- EXERCISE TASK
Quote every line verbatim from the one containing "From closest to" down to the one containing "Answer: the fingers", both of those lines included.

- RECORD EXCERPTS
(begin)

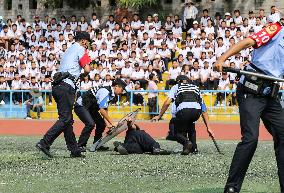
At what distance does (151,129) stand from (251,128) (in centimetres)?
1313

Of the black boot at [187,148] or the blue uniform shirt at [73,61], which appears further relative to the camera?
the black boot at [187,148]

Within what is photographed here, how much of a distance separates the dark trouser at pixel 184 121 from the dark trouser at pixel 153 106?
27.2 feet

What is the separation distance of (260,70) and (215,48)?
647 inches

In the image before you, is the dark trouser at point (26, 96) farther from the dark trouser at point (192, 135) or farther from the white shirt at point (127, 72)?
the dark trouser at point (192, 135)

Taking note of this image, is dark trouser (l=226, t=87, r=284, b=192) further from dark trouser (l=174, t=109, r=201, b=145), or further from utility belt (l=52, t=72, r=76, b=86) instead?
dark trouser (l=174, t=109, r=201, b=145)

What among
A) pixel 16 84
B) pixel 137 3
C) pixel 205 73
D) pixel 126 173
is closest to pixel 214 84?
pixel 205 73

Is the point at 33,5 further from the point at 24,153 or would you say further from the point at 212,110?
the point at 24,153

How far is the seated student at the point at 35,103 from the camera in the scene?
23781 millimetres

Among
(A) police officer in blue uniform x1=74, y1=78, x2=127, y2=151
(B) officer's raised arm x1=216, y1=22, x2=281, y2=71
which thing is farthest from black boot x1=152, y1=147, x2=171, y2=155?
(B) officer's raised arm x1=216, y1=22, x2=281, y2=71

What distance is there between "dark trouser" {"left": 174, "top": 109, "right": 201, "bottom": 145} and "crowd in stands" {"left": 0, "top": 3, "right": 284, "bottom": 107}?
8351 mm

(end)
(begin)

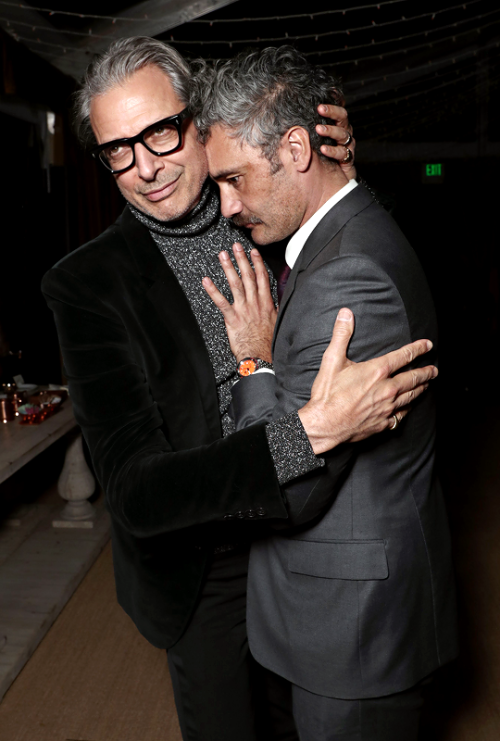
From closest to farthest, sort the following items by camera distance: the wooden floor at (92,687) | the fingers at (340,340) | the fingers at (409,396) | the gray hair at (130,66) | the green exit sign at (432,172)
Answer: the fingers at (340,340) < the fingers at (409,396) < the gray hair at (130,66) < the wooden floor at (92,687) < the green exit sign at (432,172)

(end)

- FINISHED TASK
From closest to farthest, sort the following items by camera distance: the wooden floor at (92,687) | the fingers at (340,340) | the fingers at (409,396) | the gray hair at (130,66) | the green exit sign at (432,172)
Answer: the fingers at (340,340) < the fingers at (409,396) < the gray hair at (130,66) < the wooden floor at (92,687) < the green exit sign at (432,172)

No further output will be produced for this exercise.